Selected text ->
= = = = = = =

Q: I was reading an Op-Ed piece that used the medical term “fugue” to describe that dreamlike state of consciousness that so many survivors had after 9-11. Is this term related etymologically to the musical “fugue”?
A: Both words come from the Italian word fuga, meaning flight, which is ultimately derived from the Latin verb fugere (to flee).
The psychiatric “fugue” (think of it as a flight from reality) refers to a sort of amnesiac state in which someone does various things but has no awareness of them when he returns to normal consciousness.
The musical “fugue” (think of it as a flight of harmony) is a composition that weaves one or more melodies in different voices.
The musical “fugue” entered English in the late 16th century. The first citation in the Oxford English Dictionary describes it as a musical composition in which “one part beginneth and the other singeth the same, for some number of notes (which the first did sing).”

= = = = = = =

Dataset excerpts ->
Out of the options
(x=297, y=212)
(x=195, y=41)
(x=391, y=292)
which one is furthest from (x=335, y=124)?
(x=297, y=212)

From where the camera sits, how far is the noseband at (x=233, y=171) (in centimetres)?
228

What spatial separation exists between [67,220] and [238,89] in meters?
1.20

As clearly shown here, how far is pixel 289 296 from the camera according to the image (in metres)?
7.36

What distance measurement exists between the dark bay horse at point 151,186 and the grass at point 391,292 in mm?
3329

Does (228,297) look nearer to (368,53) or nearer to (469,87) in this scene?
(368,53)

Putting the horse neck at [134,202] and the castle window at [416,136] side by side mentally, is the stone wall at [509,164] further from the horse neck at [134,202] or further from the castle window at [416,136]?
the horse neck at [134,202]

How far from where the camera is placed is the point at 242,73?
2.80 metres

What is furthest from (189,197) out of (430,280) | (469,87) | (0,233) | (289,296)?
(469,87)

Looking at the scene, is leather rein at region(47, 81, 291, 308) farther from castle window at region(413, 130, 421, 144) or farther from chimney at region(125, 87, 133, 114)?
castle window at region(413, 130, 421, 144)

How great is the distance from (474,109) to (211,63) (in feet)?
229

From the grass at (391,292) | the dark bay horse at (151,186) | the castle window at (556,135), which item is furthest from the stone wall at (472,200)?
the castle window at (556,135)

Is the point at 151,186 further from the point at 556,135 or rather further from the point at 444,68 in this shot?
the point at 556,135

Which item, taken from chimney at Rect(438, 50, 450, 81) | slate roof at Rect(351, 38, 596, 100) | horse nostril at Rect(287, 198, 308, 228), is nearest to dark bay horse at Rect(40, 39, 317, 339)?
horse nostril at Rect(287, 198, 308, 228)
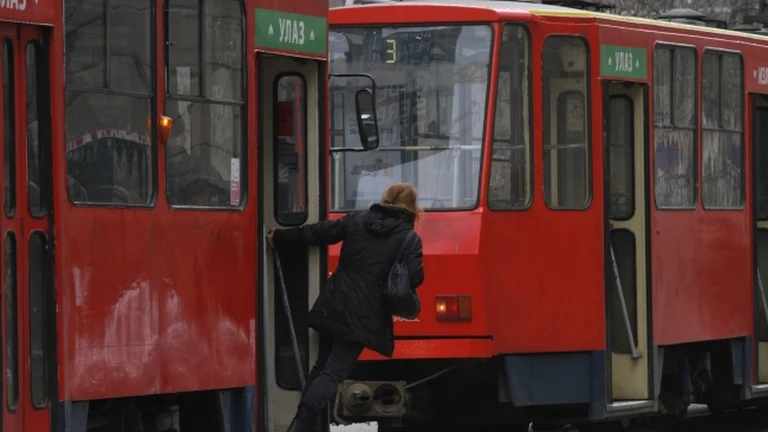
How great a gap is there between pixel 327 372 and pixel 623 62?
4340mm

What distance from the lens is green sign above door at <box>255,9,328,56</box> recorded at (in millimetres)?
9773

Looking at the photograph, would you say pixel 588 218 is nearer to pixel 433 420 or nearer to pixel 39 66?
pixel 433 420

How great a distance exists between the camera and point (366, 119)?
35.6 feet

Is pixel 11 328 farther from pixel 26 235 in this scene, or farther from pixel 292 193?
pixel 292 193

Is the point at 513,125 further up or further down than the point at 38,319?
further up

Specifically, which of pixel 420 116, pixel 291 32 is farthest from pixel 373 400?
pixel 291 32

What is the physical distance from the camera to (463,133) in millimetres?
13039

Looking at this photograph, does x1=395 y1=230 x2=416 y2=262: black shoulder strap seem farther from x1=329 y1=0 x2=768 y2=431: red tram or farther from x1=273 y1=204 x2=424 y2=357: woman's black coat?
x1=329 y1=0 x2=768 y2=431: red tram

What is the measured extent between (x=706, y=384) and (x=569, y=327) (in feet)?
7.96

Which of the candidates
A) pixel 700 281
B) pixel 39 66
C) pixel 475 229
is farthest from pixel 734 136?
pixel 39 66

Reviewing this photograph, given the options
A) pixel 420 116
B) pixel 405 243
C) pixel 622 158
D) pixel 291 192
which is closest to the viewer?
pixel 291 192

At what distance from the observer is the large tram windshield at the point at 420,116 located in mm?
13031

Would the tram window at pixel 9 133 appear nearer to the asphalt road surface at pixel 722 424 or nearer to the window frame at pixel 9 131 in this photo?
the window frame at pixel 9 131

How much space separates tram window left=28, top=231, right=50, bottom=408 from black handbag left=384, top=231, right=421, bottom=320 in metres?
2.66
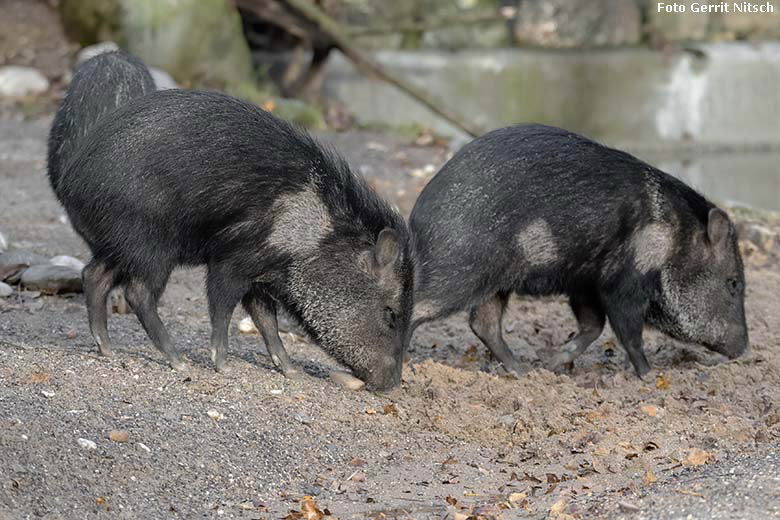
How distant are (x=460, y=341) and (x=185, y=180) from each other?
259cm

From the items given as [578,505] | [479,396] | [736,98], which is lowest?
[736,98]

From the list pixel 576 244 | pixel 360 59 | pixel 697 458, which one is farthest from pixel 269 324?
pixel 360 59

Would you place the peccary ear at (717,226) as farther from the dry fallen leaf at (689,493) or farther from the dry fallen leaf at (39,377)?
the dry fallen leaf at (39,377)

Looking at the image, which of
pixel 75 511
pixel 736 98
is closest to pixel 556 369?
pixel 75 511

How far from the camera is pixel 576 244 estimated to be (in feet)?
20.9

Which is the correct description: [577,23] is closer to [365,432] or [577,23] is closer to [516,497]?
[365,432]

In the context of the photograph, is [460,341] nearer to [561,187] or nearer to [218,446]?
[561,187]

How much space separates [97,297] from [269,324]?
81 centimetres

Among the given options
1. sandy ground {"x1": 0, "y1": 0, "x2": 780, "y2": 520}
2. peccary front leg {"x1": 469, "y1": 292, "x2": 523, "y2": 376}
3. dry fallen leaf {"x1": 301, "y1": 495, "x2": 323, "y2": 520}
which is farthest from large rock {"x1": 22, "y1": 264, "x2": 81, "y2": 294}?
dry fallen leaf {"x1": 301, "y1": 495, "x2": 323, "y2": 520}

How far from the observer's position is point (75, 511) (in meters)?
4.02

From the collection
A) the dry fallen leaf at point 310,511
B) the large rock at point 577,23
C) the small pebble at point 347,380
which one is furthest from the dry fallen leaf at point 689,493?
the large rock at point 577,23

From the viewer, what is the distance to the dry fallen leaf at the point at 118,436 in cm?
452

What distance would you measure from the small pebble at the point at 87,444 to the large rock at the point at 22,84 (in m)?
7.88

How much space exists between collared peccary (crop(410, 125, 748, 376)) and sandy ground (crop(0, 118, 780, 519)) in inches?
10.5
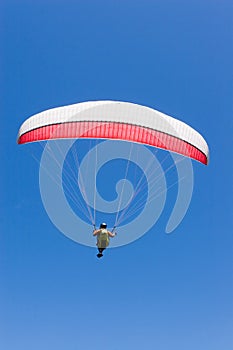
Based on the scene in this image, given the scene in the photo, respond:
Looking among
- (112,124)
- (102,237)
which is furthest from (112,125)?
(102,237)

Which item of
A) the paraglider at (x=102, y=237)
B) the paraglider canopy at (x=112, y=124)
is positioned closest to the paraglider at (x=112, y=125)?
the paraglider canopy at (x=112, y=124)

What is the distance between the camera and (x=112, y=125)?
86.1ft

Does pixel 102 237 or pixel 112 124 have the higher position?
pixel 112 124

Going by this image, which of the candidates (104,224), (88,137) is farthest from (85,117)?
(104,224)

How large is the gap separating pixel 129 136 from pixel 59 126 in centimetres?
280

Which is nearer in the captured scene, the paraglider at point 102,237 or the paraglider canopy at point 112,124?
the paraglider canopy at point 112,124

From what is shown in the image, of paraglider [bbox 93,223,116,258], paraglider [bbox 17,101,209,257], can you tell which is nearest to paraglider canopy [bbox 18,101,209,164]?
paraglider [bbox 17,101,209,257]

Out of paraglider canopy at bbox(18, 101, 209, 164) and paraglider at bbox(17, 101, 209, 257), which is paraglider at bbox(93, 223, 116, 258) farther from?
paraglider canopy at bbox(18, 101, 209, 164)

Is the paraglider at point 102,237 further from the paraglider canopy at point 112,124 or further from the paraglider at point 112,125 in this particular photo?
the paraglider canopy at point 112,124

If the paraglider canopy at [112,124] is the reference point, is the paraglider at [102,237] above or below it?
below

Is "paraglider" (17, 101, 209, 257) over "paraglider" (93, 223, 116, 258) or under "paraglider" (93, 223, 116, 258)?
over

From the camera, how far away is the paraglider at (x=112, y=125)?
85.7ft

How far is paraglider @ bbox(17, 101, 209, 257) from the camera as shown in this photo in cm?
2612

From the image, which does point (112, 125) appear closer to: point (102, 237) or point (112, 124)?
point (112, 124)
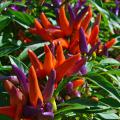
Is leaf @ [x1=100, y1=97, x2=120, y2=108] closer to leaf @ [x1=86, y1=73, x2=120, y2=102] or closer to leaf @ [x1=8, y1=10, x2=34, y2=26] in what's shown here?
leaf @ [x1=86, y1=73, x2=120, y2=102]

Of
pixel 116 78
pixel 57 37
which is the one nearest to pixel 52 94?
pixel 116 78

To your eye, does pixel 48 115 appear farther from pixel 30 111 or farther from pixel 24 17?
pixel 24 17

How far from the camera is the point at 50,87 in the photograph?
158 cm

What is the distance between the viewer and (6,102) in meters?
1.76

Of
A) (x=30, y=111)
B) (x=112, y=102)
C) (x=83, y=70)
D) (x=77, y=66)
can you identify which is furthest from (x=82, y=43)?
(x=30, y=111)

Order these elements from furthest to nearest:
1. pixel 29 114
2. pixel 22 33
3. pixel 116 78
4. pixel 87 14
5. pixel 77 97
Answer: pixel 22 33
pixel 87 14
pixel 116 78
pixel 77 97
pixel 29 114

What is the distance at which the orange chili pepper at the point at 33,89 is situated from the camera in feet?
4.96

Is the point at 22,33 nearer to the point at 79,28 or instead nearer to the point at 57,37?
the point at 57,37

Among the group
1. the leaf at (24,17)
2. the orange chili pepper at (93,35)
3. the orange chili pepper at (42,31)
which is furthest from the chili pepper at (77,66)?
the leaf at (24,17)

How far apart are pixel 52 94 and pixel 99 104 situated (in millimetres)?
163

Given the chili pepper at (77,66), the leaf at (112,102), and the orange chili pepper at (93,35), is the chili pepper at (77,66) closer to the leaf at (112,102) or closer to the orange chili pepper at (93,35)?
the leaf at (112,102)

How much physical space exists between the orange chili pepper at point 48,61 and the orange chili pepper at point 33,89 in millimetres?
128

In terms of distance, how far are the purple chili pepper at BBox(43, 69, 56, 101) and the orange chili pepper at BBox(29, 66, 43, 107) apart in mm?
27

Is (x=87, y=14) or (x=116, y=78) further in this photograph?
(x=87, y=14)
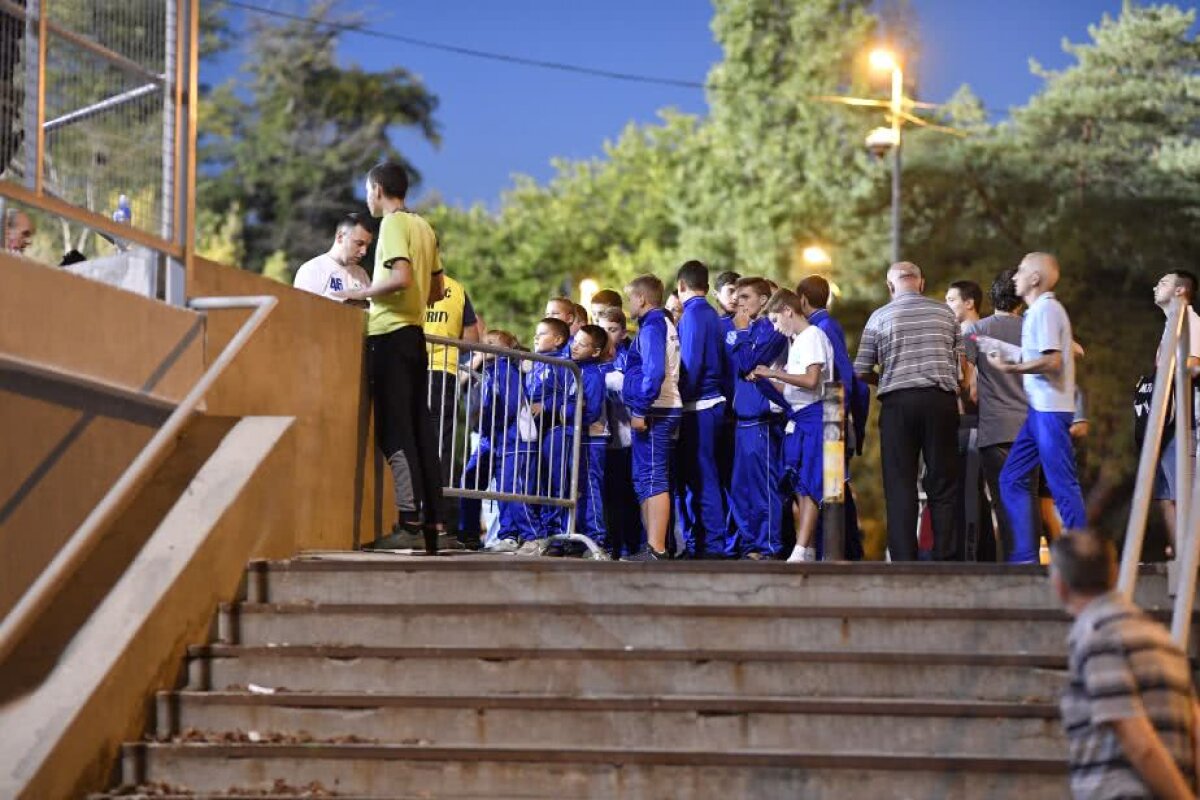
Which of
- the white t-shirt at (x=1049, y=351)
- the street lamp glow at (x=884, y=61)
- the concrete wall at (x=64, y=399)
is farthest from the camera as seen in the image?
the street lamp glow at (x=884, y=61)

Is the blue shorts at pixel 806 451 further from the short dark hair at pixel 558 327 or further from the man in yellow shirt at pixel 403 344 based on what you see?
the short dark hair at pixel 558 327

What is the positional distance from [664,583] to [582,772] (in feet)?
4.67

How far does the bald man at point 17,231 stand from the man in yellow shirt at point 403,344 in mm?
1822

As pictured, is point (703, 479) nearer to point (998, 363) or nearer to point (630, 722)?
point (998, 363)

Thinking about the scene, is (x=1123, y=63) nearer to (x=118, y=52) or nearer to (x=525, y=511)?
(x=525, y=511)

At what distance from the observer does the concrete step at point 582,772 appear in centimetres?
762

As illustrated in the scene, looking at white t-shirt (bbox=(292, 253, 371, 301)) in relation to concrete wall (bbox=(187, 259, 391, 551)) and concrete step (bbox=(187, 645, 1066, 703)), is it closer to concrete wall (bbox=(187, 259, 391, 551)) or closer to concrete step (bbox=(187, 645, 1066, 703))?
concrete wall (bbox=(187, 259, 391, 551))

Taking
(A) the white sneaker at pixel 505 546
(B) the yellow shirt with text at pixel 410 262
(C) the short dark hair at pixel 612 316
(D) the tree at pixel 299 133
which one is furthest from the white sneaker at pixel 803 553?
(D) the tree at pixel 299 133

= = = = = = =

Tasks and exercises ->
**a)** In the passage on the word fugue, which Latin verb do both senses of the word ultimately come from?
**b)** Which languages does the passage on the word fugue name?
The data has no role in any of this.

Responses ->
**a)** Fugere, meaning to flee.

**b)** Italian, Latin, English